| Extracted entries |
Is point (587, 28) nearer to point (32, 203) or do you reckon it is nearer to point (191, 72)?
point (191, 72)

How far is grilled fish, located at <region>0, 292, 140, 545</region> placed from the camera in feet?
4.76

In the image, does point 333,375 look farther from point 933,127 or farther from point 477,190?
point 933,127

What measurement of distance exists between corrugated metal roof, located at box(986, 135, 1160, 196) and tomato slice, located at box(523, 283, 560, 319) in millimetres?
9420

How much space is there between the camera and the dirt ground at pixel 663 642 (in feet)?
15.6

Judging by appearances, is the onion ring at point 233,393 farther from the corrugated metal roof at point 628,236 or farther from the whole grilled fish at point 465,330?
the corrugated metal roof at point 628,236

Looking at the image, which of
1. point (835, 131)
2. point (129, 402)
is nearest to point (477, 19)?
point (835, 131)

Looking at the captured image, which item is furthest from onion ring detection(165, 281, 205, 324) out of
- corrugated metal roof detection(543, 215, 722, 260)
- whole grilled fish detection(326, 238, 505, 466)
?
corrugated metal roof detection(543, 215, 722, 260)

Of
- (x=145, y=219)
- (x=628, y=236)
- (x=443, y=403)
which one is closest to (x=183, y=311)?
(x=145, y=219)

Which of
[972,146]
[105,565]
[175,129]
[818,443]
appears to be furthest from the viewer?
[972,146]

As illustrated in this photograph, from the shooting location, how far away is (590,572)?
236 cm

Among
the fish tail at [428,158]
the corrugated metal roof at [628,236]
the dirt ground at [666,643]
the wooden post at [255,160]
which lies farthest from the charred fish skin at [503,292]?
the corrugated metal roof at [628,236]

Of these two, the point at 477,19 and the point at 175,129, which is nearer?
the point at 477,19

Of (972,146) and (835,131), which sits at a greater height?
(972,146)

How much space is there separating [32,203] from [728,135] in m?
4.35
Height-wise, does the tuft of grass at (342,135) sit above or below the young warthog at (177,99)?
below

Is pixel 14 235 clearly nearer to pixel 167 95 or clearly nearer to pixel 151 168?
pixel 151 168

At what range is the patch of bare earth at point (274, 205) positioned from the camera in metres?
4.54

| Task directions |
Send back each record exactly as it stands.

| Result for this task |
Is point (587, 28) nearer to point (32, 203) or do you reckon it is nearer to point (191, 72)?
point (191, 72)

How far is grilled fish, located at <region>0, 292, 140, 545</region> placed from the camera in feet?
4.76

In the image, does point 333,375 look farther from point 933,127 or farther from point 477,190?
point 933,127

What measurement of distance exists between corrugated metal roof, located at box(986, 135, 1160, 196) and tomato slice, located at box(523, 283, 560, 319) in millimetres?
9420

How much space is there between the camera and the dirt ground at pixel 663 642 (in feet)?
15.6

Judging by appearances, is the onion ring at point 233,393 farther from the corrugated metal roof at point 628,236 or farther from the whole grilled fish at point 465,330?
the corrugated metal roof at point 628,236

Looking at the image, which of
1. point (835, 131)
2. point (129, 402)
is nearest to point (477, 19)?
point (835, 131)

Looking at the captured image, which item is furthest from onion ring detection(165, 281, 205, 324) out of
- corrugated metal roof detection(543, 215, 722, 260)
- whole grilled fish detection(326, 238, 505, 466)
?
corrugated metal roof detection(543, 215, 722, 260)

Of
- (x=145, y=219)
- (x=628, y=236)
- (x=443, y=403)
which one is closest to (x=183, y=311)?
(x=145, y=219)

Which of
[972,146]
[105,565]
[175,129]
[818,443]
appears to be furthest from the viewer?
[972,146]

As illustrated in this photograph, from the shooting location, how far away is (590,572)?
236 cm

Among
the fish tail at [428,158]
the corrugated metal roof at [628,236]
the dirt ground at [666,643]
the wooden post at [255,160]
which lies farthest from the charred fish skin at [503,292]?
the corrugated metal roof at [628,236]

Of these two, the point at 477,19 and the point at 175,129, which is nearer?
the point at 477,19

Of (972,146) and (835,131), which sits at a greater height?
(972,146)

How much space is there separating [32,203] from [728,135] in m?
4.35
Height-wise, does the tuft of grass at (342,135) sit above or below the young warthog at (177,99)?
below

Is pixel 14 235 clearly nearer to pixel 167 95 or clearly nearer to pixel 151 168?
pixel 151 168

At what range is the patch of bare earth at point (274, 205) positioned from the camera in metres?
4.54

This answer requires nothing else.